→ Task objective: Copy the listing word for word, from its first line through the line that contains "3.78 meters", including both ends.

→ Input:
····················
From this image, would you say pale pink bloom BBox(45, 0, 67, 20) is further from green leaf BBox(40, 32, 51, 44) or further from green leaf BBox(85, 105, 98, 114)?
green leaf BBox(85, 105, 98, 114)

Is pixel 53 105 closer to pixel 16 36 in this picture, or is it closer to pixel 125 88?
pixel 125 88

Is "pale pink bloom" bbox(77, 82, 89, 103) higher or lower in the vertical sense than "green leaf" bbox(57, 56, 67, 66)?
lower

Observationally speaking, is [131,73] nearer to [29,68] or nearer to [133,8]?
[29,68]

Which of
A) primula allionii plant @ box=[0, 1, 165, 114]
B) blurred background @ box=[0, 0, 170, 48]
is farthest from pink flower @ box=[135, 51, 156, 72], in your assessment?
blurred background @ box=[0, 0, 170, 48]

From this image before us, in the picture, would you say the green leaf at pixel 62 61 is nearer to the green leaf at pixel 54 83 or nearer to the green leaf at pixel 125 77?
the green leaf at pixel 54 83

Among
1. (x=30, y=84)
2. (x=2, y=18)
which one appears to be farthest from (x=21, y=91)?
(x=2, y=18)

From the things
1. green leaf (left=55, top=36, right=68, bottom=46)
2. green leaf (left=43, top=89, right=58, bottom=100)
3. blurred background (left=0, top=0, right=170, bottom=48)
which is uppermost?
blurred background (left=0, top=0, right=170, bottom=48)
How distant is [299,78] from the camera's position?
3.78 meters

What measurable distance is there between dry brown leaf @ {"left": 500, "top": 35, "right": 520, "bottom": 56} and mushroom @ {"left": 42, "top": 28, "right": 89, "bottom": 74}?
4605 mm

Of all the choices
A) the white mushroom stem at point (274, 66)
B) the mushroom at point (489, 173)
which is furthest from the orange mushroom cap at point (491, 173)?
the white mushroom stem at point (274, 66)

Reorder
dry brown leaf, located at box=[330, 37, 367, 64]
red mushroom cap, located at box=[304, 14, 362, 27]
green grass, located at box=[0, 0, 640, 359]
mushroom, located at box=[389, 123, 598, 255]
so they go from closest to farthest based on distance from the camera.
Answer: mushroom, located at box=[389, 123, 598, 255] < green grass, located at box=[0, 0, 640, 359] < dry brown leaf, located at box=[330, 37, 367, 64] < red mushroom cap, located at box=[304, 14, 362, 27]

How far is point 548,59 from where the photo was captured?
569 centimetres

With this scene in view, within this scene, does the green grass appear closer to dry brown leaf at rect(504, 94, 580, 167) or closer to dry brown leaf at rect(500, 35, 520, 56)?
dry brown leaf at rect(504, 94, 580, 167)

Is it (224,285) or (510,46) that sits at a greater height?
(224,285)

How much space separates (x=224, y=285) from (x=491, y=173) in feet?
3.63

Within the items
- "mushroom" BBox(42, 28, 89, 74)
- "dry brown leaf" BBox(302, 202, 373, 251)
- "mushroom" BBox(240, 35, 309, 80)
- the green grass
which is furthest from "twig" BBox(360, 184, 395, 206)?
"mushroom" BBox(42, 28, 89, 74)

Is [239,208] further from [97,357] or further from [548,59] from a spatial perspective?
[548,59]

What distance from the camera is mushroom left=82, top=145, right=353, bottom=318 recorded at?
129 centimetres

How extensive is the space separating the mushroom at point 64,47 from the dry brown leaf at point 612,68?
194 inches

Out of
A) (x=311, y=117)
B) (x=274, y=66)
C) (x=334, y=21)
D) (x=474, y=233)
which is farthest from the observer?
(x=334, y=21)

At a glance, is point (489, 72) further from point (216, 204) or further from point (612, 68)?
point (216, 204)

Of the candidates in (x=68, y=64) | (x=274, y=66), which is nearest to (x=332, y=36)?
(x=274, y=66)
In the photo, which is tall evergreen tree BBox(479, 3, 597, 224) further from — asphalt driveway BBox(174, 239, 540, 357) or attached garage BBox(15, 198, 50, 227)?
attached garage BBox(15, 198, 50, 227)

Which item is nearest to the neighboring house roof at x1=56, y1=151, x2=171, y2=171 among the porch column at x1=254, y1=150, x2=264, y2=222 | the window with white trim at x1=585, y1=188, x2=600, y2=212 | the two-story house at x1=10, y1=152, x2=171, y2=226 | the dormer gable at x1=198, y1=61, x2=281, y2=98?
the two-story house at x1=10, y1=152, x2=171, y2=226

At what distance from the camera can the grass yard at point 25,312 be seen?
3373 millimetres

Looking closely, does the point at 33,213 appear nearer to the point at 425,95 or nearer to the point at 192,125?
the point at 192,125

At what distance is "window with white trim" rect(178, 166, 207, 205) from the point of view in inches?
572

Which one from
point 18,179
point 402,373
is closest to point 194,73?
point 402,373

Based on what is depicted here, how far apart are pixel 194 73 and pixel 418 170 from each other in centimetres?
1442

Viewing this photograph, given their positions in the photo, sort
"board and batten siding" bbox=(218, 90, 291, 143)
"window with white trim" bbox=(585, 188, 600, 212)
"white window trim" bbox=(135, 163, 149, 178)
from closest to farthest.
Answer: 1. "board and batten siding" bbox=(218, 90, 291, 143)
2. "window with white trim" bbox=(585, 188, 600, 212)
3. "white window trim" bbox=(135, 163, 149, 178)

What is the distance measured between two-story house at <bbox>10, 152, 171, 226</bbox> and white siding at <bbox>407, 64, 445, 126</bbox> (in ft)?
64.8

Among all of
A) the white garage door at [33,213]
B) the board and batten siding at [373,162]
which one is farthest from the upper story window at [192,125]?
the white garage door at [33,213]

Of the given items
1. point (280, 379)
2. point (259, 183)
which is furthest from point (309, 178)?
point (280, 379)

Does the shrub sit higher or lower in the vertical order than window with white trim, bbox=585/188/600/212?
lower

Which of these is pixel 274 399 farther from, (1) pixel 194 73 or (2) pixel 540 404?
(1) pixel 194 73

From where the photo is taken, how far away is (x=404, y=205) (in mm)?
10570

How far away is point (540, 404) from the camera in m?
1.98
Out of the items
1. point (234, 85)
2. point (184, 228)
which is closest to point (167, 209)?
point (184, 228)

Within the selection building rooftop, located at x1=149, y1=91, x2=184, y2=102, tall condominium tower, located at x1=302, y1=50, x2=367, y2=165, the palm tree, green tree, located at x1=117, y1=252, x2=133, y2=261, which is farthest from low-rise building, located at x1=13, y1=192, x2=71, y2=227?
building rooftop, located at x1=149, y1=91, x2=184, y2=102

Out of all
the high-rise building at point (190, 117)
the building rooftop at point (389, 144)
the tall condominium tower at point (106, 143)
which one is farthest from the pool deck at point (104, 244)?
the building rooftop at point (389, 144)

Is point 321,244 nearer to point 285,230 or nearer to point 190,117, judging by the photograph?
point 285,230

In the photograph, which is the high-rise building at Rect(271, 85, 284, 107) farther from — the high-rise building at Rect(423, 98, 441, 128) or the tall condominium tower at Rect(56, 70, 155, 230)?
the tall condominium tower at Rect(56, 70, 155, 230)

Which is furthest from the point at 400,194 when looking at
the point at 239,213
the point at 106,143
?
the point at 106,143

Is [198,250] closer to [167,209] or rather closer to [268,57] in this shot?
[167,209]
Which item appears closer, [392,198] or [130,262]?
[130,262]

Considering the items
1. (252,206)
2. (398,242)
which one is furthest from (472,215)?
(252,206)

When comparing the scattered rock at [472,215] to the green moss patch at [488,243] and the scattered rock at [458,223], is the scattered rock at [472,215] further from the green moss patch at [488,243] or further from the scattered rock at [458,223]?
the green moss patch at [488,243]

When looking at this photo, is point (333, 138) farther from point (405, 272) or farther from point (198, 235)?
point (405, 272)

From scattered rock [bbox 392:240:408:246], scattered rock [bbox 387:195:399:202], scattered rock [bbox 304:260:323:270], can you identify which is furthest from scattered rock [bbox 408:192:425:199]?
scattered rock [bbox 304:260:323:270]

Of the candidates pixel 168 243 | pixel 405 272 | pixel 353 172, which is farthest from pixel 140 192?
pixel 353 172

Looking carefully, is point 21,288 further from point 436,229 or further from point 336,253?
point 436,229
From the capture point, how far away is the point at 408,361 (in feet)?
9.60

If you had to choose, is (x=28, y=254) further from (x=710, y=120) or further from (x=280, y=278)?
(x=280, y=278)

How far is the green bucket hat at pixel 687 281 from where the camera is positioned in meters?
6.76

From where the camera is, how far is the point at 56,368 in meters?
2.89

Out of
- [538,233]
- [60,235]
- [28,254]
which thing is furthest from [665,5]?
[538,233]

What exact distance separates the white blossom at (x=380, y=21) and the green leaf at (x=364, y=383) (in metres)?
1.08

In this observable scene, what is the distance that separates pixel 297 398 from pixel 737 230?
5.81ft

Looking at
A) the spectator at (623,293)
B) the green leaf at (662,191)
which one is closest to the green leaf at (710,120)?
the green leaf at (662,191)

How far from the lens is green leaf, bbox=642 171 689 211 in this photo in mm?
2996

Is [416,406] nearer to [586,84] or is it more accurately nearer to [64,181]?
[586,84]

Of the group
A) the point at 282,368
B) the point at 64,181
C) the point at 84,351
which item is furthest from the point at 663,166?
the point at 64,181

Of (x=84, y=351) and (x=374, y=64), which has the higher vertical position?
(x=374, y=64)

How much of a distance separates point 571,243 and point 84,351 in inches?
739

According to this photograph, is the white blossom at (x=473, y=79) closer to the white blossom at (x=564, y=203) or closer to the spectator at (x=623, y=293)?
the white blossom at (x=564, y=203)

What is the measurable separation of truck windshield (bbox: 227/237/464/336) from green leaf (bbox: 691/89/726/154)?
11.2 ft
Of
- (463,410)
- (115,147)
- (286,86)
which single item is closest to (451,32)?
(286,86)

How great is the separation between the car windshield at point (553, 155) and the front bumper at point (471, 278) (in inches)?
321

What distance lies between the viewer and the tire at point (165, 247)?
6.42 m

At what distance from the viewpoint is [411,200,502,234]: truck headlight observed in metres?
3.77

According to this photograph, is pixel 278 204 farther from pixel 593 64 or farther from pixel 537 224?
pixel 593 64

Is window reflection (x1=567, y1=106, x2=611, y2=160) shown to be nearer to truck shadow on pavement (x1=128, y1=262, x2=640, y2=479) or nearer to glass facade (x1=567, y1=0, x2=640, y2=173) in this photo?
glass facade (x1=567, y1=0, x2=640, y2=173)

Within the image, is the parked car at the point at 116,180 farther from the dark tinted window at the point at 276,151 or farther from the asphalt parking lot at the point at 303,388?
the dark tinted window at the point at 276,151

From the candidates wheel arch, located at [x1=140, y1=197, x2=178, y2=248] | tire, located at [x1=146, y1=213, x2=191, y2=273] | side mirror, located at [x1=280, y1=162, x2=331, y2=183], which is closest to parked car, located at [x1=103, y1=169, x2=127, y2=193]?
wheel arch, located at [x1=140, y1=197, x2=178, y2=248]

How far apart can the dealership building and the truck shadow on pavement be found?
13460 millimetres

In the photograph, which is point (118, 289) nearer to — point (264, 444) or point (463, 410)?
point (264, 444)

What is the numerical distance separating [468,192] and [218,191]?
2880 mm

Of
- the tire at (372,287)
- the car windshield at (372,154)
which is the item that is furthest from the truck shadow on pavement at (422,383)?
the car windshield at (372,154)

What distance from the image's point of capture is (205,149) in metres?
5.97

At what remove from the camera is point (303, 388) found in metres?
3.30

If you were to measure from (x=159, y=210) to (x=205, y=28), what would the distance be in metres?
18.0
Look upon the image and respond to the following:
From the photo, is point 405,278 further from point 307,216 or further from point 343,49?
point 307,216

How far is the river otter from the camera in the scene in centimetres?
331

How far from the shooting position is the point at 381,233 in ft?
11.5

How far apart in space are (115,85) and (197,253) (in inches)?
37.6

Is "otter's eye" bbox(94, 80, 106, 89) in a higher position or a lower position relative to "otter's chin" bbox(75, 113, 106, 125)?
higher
····················
→ Final result:
From this image, would you say pale pink bloom BBox(45, 0, 67, 20) is further from green leaf BBox(40, 32, 51, 44) or further from green leaf BBox(85, 105, 98, 114)?
green leaf BBox(85, 105, 98, 114)

Is pixel 53 105 closer to pixel 16 36 in this picture, or is it closer to pixel 125 88?
pixel 125 88

Is "pale pink bloom" bbox(77, 82, 89, 103) higher or lower in the vertical sense than "green leaf" bbox(57, 56, 67, 66)?
lower

Observationally speaking, is [131,73] nearer to [29,68] or nearer to [133,8]?
[29,68]

Which of
A) primula allionii plant @ box=[0, 1, 165, 114]
B) blurred background @ box=[0, 0, 170, 48]
is farthest from pink flower @ box=[135, 51, 156, 72], in your assessment?
blurred background @ box=[0, 0, 170, 48]

From this image before us, in the picture, would you say the green leaf at pixel 62 61 is nearer to the green leaf at pixel 54 83 or nearer to the green leaf at pixel 125 77?
the green leaf at pixel 54 83

Among
1. (x=30, y=84)
2. (x=2, y=18)
which one appears to be farthest from (x=21, y=91)?
(x=2, y=18)

From the things
1. green leaf (left=55, top=36, right=68, bottom=46)
2. green leaf (left=43, top=89, right=58, bottom=100)
3. blurred background (left=0, top=0, right=170, bottom=48)
which is uppermost?
blurred background (left=0, top=0, right=170, bottom=48)
How distant is [299,78] from the camera's position?
3.78 meters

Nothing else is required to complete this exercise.